Task requirements. Take the records below and set down exactly the lines from the one with "Cricklepit Suspension Bridge" to the one with "Manufacturing paint in", ends included; do not copy the pictures.

Study material.
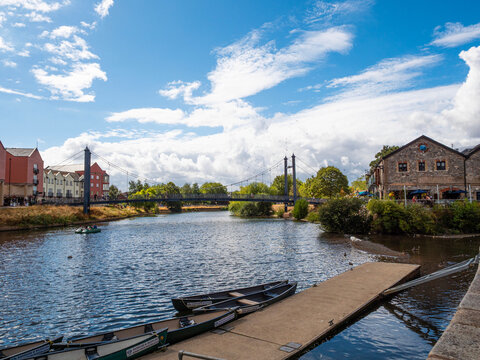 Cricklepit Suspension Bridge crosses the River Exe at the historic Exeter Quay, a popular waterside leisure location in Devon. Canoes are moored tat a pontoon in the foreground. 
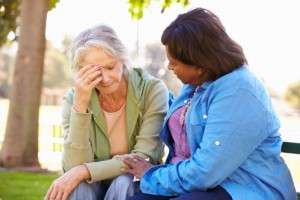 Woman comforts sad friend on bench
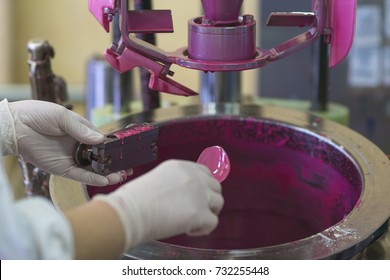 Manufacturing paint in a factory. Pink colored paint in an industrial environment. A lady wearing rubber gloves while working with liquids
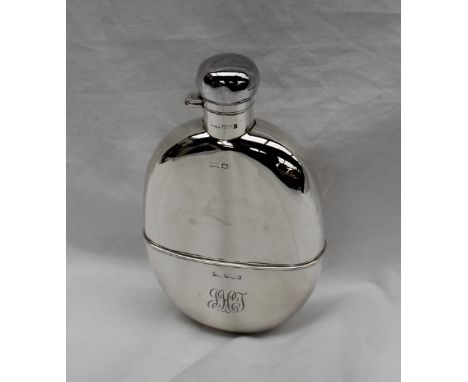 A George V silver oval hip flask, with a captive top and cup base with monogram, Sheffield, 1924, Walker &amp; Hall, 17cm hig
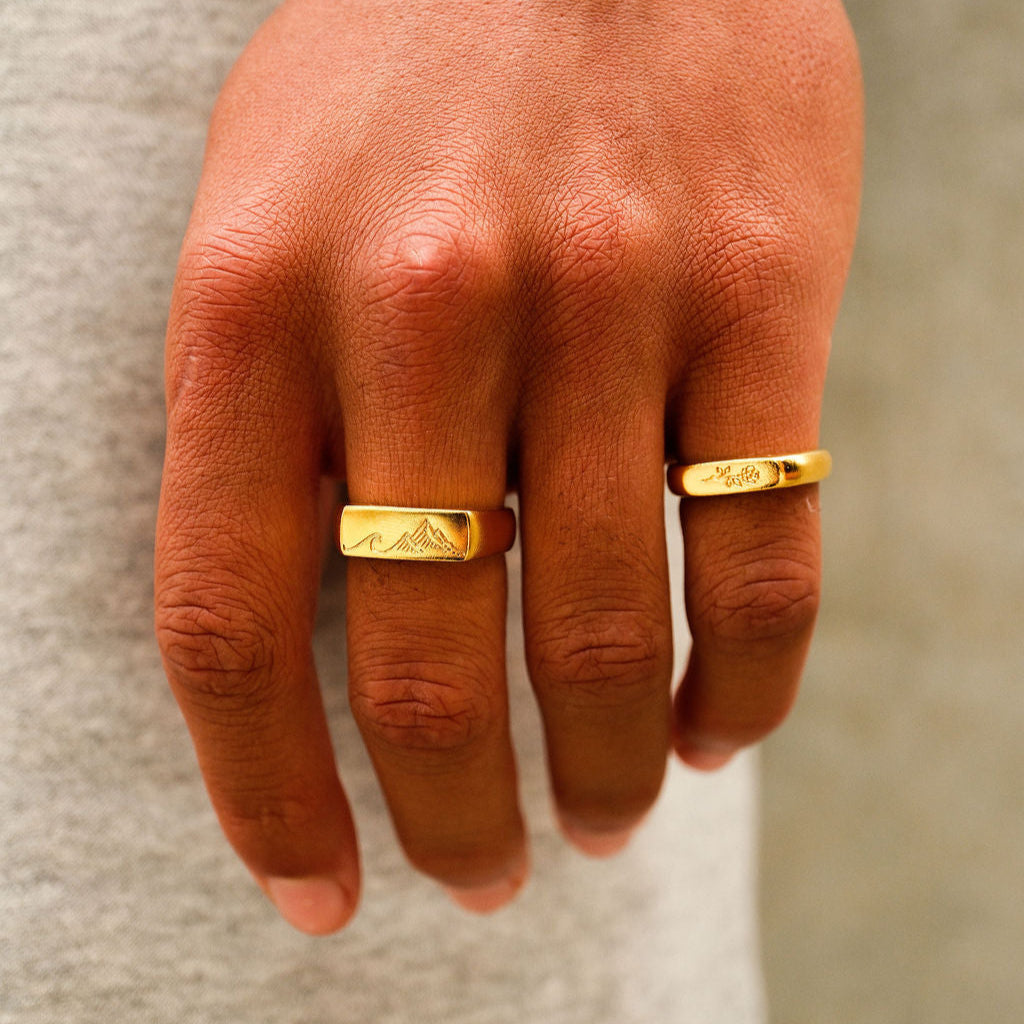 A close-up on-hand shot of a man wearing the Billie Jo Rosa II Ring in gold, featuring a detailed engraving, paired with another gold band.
---
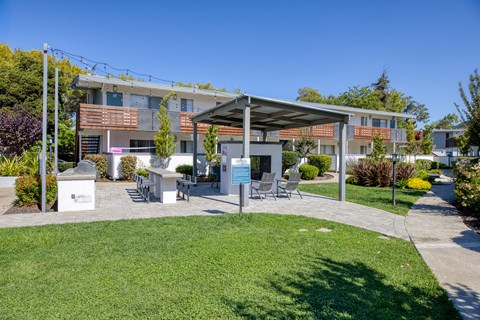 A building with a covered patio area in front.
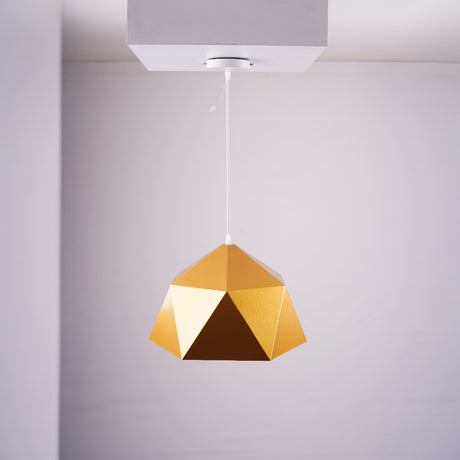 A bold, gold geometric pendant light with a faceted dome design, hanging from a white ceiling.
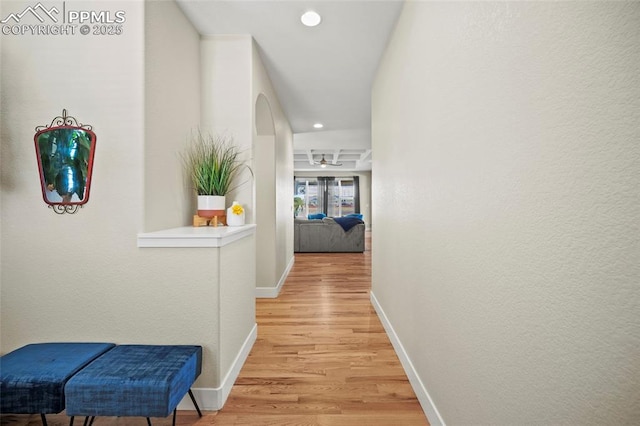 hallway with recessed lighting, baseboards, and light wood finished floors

Answer to this task.
 Cricklepit Suspension Bridge crosses the River Exe at the historic Exeter Quay, a popular waterside leisure location in Devon. Canoes are moored tat a pontoon in the foreground. 
 Woman comforts sad friend on bench
 Manufacturing paint in a factory. Pink colored paint in an industrial environment. A lady wearing rubber gloves while working with liquids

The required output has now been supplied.